At the risk of over-generalising, we could say that the humanistic tradition has been characterised by its emphasis on positive feedback, ‘letting it happen’ expression etc. Its raison d’etre was the encouraging of growth. By contrast some psychoanalytic psychotherapies have focussed on naming and interpreting defences, in order to modify the effect of negative feedback. In practice all therapies probably use a mixture of both. We work with the dynamic tension between safety and not being too safe, between conscious insight and disinhibition, between structuring and disrupting.

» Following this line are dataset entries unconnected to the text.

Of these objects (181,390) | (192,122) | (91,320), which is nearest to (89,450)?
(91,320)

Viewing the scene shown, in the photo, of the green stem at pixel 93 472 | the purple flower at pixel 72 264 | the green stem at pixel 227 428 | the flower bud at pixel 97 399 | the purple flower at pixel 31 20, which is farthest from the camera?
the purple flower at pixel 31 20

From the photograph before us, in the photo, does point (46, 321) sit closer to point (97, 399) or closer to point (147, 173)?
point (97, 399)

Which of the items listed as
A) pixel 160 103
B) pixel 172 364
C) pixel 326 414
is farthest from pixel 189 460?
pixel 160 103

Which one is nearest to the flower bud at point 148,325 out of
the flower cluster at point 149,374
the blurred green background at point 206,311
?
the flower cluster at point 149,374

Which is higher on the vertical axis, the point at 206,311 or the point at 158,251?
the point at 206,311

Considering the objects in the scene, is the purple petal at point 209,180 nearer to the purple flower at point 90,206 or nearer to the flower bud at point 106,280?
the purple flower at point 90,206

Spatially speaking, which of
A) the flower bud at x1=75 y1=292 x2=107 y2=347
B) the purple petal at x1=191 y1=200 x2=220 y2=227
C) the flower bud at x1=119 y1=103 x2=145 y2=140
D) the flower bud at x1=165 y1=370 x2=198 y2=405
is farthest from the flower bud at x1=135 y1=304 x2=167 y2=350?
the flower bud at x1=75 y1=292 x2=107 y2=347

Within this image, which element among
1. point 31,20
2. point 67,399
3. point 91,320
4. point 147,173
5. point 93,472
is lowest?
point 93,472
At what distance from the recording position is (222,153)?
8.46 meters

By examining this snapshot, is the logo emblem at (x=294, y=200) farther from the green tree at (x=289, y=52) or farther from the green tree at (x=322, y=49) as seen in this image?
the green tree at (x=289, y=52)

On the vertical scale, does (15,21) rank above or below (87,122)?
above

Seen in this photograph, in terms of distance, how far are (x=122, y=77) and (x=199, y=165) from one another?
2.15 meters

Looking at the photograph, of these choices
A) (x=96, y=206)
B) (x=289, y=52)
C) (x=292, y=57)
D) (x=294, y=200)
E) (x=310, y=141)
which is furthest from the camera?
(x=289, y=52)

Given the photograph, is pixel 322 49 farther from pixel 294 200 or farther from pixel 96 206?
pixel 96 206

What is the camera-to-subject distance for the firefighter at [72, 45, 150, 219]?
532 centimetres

The paradox of therapy is that when the client can bear what is unbearable to think and feel, their experience changes – the self re-organises. The critical factor here is sponteneity which is equivalent to chaos, in the sense that scientists are using the term. Chaos, in this context, represents “a lifting of constraints on information processing”. (Schore 1997) Of course, client and therapist naturally fear that chaos – in the ordinary sense – may be unleashed. Both neuroscience and psychotherapy would agree that change is not linear but rather a continual process of organisation, disorganisation, and re-organisation.

It is widely agreed now that the client needs to experience feelings in the relationship with the therapist. This makes sense because, as Doug Watt has argued, “emotion binds together virtually every type of information that the brain can encode”. (Watt, 5)Intensity of feeling, transitions between feelings, and the identifying of unfamiliar feelings, all feed self-organisation.

These are bodily relational processes. Allan Schore has detailed the transformations in the infant’s psychobiological state as it regulates and is regulated by the attachment relationship. There is a direct parallel with the therapeutic relationship which has the added complexity and inherent conflict of being both a more and less equal relationship. In the talk given as the overture to this Conference he suggested that the process of therapy can utilize right brain to right brain communication to work with projective identification. The complex interactions he describes ultimately come down to a developed capacity for empathy, for allowing the client to affect the therapist and the therapist being able to tolerate that impact and feed it back to the client in a useful way. In other words to work “on the border between chaos and order”.

The fears of the Neurosceptics are that the findings of neuroscience will diminish the subtlety and complexity of psychotherapy. But its not a matter of giving up the sterling of our evolved and involved practice, or handing over our authority to the equivalent of Brussels bureacracy. Its about being willing to cross the channel which has divided the two disciplines for over a Century and get stuck into dialogue

Any theory – no matter how brilliant, how robust – can be misapplied

One danger is that Neuroscience could be funnelled into a medical system in a way which exacerbates its tendency to think in terms of damage.

That would be an example of positive feedback (in the negative sense, if you see what I mean) . But New Science theory of life is actually one of extraordinary creativity rather than bleak determinism.

In conclusion, I suggest that neuroscience can nourish psychotherapy in two ways. By providing a description of human processes from a different perspective, it offers us feedback for us to chew over. Secondly, developmental neuroscience is accumulating further evidence that we cannot isolate human psychological function from its somatic foundation and from the network of relationships in which it has been formed and is embedded. I believe that neuroscience can be on our side in the argument that people need people, that psychotherapy needs due time for its process and that simple statistical facts cannot adequately represent complex effects of psychotherapy.